Mas no país das maravilhas cruéis, da gentrificação, há um estreito espaço para um Brasil profundo, para um povo brasileiro que não se ajustou ao padrão globalizado, e especialmente para a compaixão, no sentido que aprendemos com a ficção da grande autora de O voo da guará vermelha: não apenas uma comiseração mútua, e sim o envolvimento e engajamento solidário entre as pessoas para além da degradação que a realidade monolítica que o capitalismo vem tentando construir e o cotidiano brutalizado podem oferecer.

Pois, como espero ter conseguido demonstrar (com a ajuda de Macabéa, de Barbie, das Alices), Quarenta dias é uma tremenda e necessária reflexão ficcional sobre o Brasil de hoje, que já foi o país do futuro, que está ameaçando se tornar um país xing ling das maravilhas, porém ainda tem suas Vilas Degoladas (favela onde supostamente vivia Cícero Araújo) e seus “brasileirinhos” incômodos e renitentes.

Notas:
1 Que será reeditado em 2015, retrabalhado como romance, naquele território movediço ao qual pertence o  já referido Vidas Secas como também Winesburg, Ohio, de Sherwood Anderson, e  The Hamlet- O Povoado, de William Faulkner, que podem ser tomados como uma reunião de textos independentes e como romances “desmontáveis”.

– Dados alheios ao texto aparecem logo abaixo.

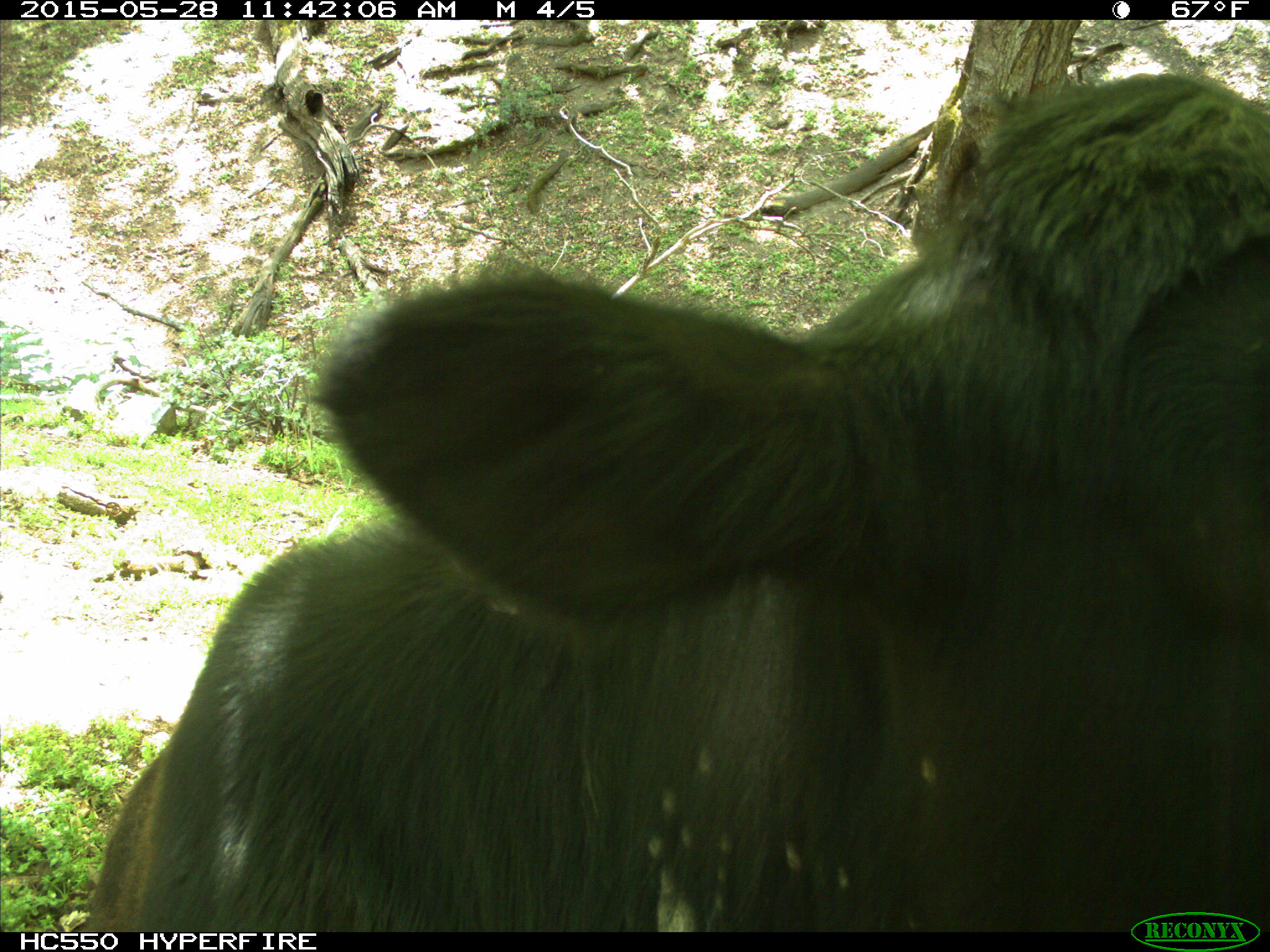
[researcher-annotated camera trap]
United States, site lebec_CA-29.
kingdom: Animalia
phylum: Chordata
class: Mammalia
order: Artiodactyla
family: Bovidae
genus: Bos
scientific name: Bos taurus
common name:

2 Em 2012, a autora fez uma linda versão juvenil do romance, intitulada Ouro dentro da cabeça (Autêntica), numa tessitura narrativa (e gráfica) muito marcada pela oralidade.

3 Um dos motes mais vivazes do texto é a referência aos “tamanhos” assumidos pelas duas Alices. Por exemplo: “Quando Umberto [o genro gaúcho] embicou o carro num portão, diante de um prédio qualquer daquela cidade nenhuma, acionou um controle remoto e entrou, parando ao lado de uma guarita, encolhi-me ainda mais, Alice diminuindo, diminuindo…”; em outra passagem: “… acordei logo cedo, disposta a deixar pra lá o ressentimento, ser realista, encarar as coisas como eram agora, como gente grande, voltar ao meu tamanho normal…”

Mas há inúmeras outras analogias tecidas em torno das aventuras das xarás. Deixo ao leitor o prazer de descobri-las, identificá-las.